F. MANIFESTASI KLINIS
1. Menurut Suriadi (2001), Manifestasi klinis diare yaitu :
a. Sering buang air besar dengan konsistensi tinja cair atau encer
b. Demam
c. Kembung
d. Anoreksia
e. Lemah
G. KOMPLIKASI
Kehilangan cairan dan kelainan elektrolit merupakan komplikasi utama,
terutama pada usia lanjut dan anak-anak. Pada diare akut karena kolera
kehilangan cairan secara mendadak sehingga terjadi shock hipovolemik yang
cepat. Kehilangan elektrolit melalui feses potensial mengarah ke hipokalemia
dan asidosis metabolik.(Hendarwanto, 1996; Ciesla et al, 2003)

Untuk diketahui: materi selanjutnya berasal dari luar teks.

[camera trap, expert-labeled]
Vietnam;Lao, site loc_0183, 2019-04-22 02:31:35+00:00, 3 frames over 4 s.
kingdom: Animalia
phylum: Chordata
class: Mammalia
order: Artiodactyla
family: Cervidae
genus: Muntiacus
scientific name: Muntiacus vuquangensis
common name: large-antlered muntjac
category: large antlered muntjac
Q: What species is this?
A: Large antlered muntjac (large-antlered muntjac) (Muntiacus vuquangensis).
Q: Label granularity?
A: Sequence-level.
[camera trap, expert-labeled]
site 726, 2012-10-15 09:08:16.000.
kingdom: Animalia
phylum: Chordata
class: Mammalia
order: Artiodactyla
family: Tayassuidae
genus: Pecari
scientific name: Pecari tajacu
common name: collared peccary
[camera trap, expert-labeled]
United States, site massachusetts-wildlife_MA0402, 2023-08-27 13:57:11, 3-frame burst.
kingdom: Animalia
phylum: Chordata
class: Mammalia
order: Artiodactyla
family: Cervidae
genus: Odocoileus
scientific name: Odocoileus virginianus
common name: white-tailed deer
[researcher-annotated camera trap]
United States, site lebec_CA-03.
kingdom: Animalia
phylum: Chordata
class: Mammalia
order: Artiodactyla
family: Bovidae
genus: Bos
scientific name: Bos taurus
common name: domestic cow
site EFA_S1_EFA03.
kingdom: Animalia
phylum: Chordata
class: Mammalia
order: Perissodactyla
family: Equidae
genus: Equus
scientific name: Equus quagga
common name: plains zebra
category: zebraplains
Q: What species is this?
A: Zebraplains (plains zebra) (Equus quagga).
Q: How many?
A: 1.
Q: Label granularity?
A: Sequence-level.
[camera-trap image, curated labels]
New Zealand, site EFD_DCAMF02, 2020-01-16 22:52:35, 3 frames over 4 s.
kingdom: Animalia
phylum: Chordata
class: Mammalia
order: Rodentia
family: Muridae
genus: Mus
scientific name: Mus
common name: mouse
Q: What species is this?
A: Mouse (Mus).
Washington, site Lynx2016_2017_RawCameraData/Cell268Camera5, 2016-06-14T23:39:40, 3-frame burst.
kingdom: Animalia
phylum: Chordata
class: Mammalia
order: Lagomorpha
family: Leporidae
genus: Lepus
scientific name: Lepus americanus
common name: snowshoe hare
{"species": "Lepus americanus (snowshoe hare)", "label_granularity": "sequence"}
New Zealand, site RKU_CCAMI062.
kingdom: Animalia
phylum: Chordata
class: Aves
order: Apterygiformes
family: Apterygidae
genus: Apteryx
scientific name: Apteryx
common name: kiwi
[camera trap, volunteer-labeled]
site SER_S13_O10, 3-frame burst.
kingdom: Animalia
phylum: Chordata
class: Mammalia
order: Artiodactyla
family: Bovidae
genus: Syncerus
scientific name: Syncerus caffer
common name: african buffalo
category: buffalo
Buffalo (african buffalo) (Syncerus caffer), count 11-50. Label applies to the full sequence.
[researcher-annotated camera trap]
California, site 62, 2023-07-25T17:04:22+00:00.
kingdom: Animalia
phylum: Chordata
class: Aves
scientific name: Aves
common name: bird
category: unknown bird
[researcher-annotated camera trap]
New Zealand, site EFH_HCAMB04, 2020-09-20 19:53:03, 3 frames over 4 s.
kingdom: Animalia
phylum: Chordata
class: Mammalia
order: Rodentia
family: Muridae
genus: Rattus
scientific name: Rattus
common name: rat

Pada kasus-kasus yang terlambat meminta pertolongan medis, sehingga
syok hipovolemik yang terjadi sudah tidak dapat diatasi lagi maka dapat
timbul Tubular Nekrosis Akut pada ginjal yang selanjutnya terjadi gagal multi
organ. Komplikasi ini dapat juga terjadi bila penanganan pemberian cairan
tidak adekuat sehingga tidak tecapai rehidrasi yang optimal. (Nelwan, 2001;
Soewondo, 2002; Thielman & Guerrant, 2004)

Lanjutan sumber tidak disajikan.